Print the lines below from the line with "Dr. Timothy Sapp MD PLLC" to the line with "Scottish Clans Map" exactly, keeping both ends, and print no pictures.

[[ RECORDED DATA open ]]

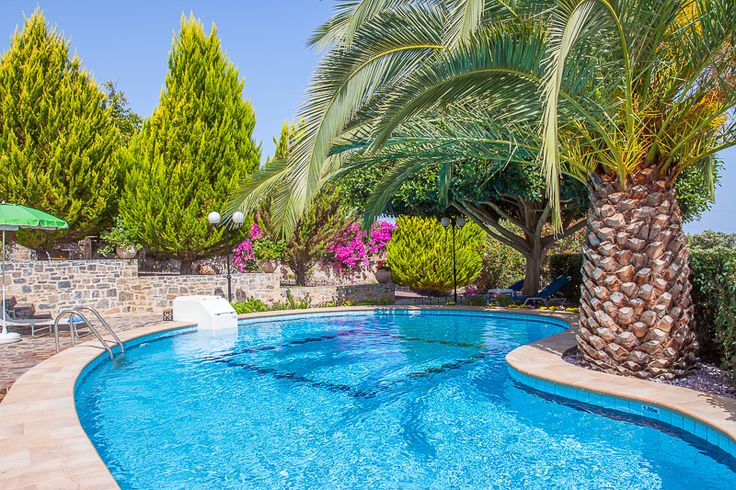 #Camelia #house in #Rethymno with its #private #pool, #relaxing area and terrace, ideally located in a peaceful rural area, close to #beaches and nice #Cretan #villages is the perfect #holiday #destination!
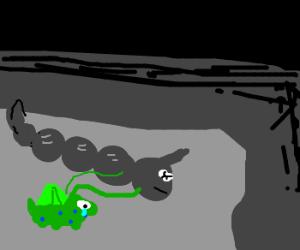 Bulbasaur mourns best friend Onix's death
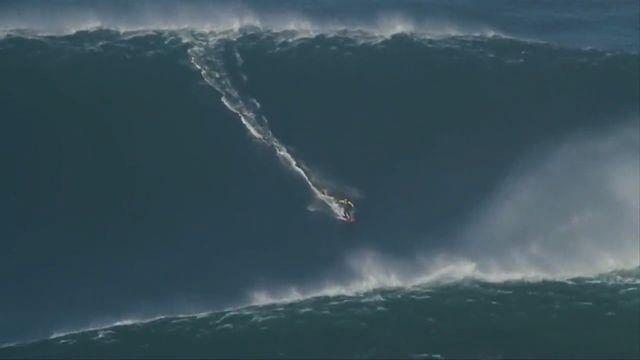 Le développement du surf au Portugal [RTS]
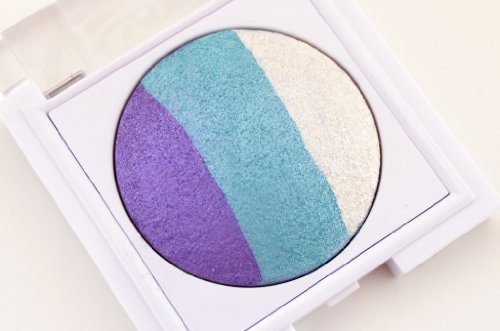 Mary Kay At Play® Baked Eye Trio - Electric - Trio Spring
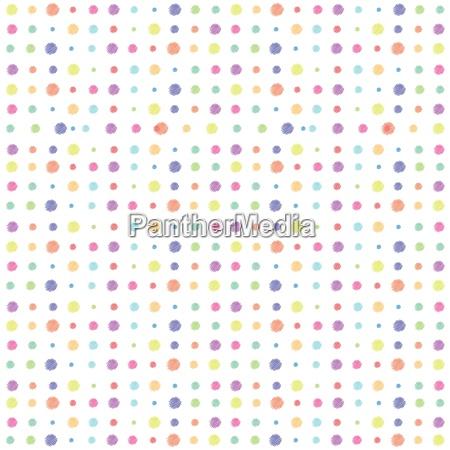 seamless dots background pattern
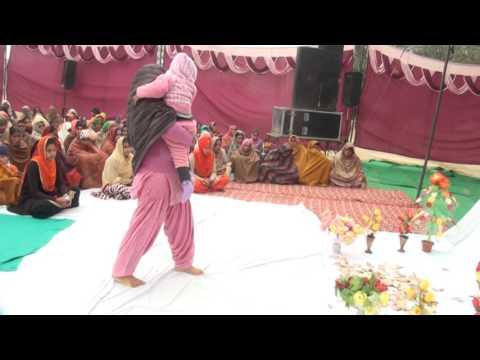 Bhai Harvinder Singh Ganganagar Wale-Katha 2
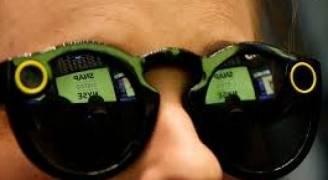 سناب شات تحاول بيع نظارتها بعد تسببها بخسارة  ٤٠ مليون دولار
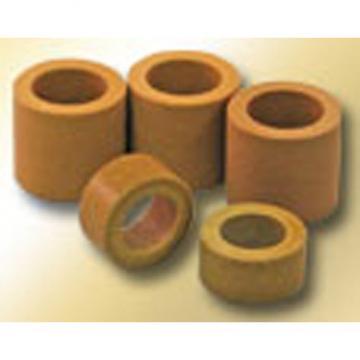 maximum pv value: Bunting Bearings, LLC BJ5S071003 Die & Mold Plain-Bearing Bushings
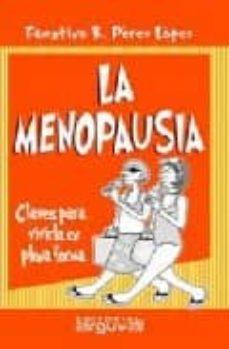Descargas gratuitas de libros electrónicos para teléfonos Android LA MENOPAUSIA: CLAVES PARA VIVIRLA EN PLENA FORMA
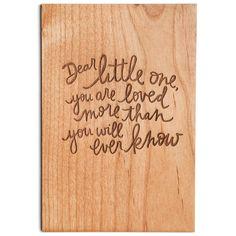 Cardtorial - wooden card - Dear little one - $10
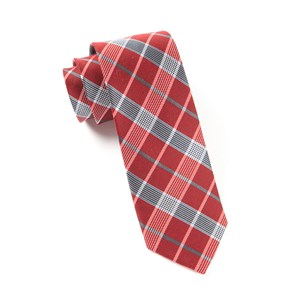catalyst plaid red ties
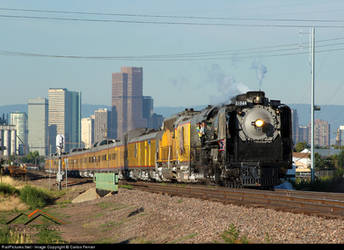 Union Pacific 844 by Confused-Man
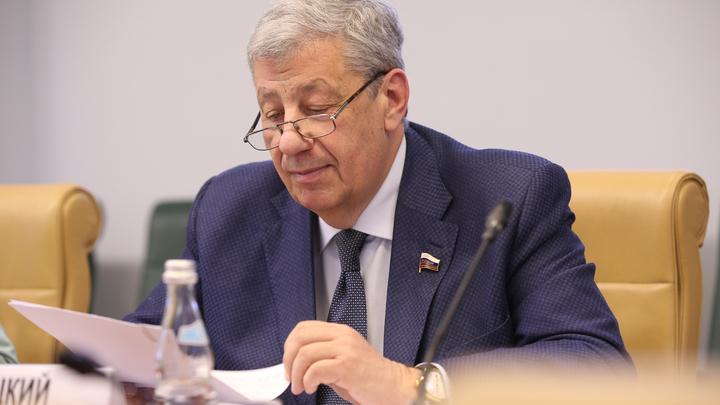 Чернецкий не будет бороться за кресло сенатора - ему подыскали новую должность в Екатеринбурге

[[ RECORDED DATA closed ]]
[[ RECORDED DATA open ]]

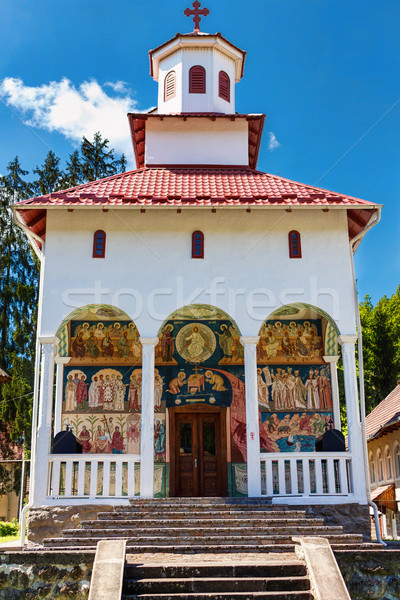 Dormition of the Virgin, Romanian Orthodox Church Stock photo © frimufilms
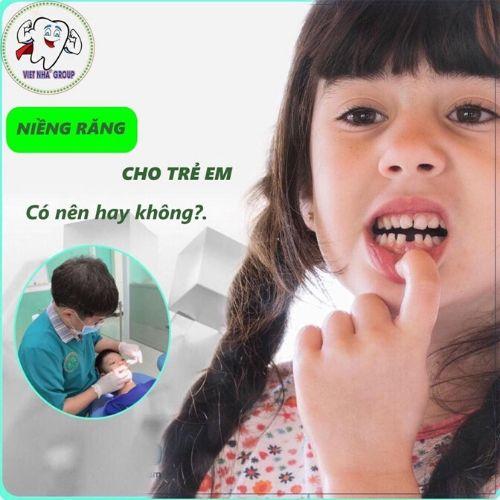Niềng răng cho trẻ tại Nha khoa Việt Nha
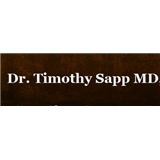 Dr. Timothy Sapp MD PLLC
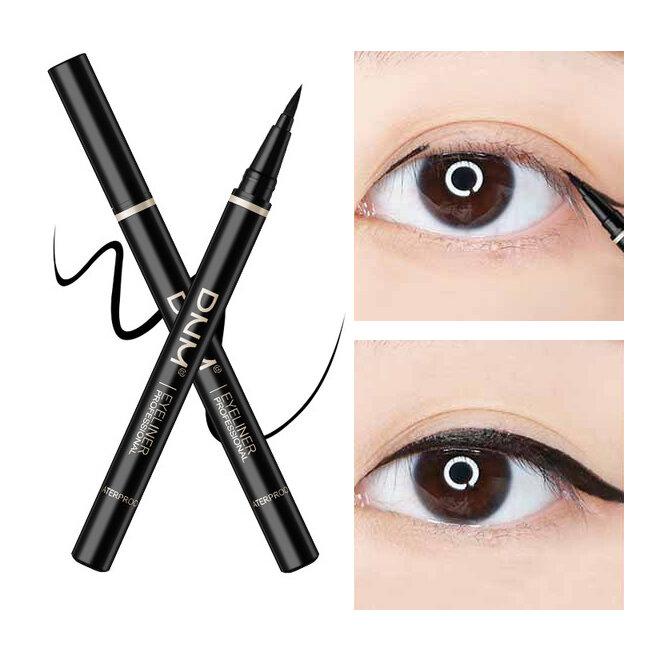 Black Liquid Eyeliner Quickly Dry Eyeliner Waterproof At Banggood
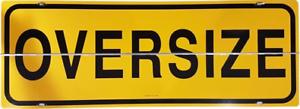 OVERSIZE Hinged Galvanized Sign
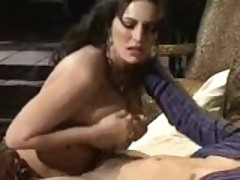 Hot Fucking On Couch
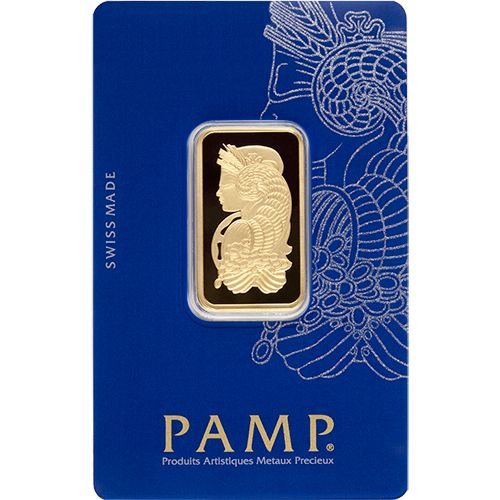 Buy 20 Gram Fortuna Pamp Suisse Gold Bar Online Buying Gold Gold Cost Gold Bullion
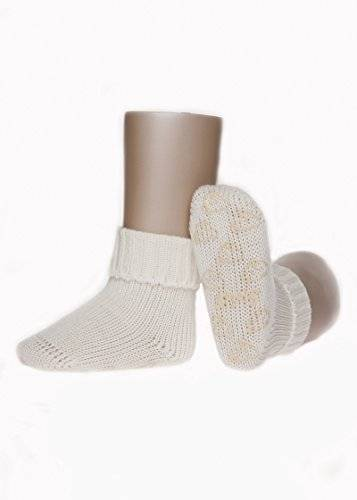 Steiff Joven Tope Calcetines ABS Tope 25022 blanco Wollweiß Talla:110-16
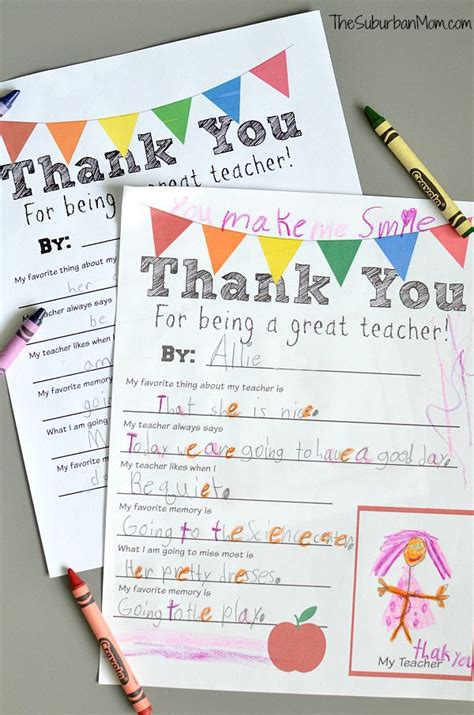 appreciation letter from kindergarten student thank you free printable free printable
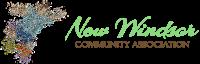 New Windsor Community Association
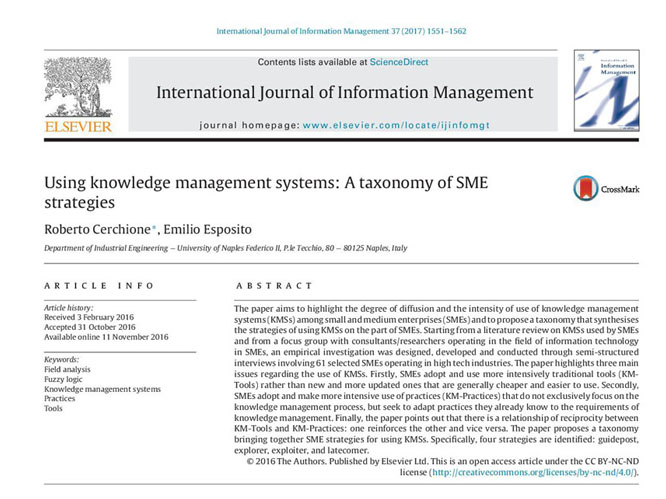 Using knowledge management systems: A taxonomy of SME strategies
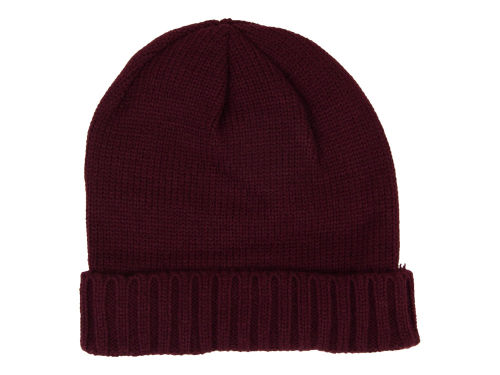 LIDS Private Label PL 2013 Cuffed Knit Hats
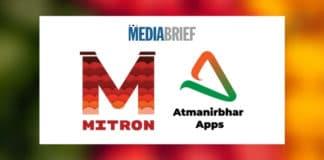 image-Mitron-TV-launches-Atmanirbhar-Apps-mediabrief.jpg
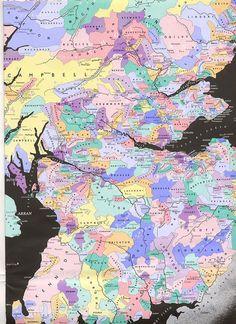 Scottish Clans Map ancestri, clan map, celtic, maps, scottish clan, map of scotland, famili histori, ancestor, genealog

[[ RECORDED DATA closed ]]

▶ [RESPONSE TO THIS EXERCISE]
 Dr. Timothy Sapp MD PLLC
 Black Liquid Eyeliner Quickly Dry Eyeliner Waterproof At Banggood
 OVERSIZE Hinged Galvanized Sign
 Hot Fucking On Couch
 Buy 20 Gram Fortuna Pamp Suisse Gold Bar Online Buying Gold Gold Cost Gold Bullion
 Steiff Joven Tope Calcetines ABS Tope 25022 blanco Wollweiß Talla:110-16
 appreciation letter from kindergarten student thank you free printable free printable
 New Windsor Community Association
 Using knowledge management systems: A taxonomy of SME strategies
 LIDS Private Label PL 2013 Cuffed Knit Hats
 image-Mitron-TV-launches-Atmanirbhar-Apps-mediabrief.jpg
 Scottish Clans Map ancestri, clan map, celtic, maps, scottish clan, map of scotland, famili histori, ancestor, genealog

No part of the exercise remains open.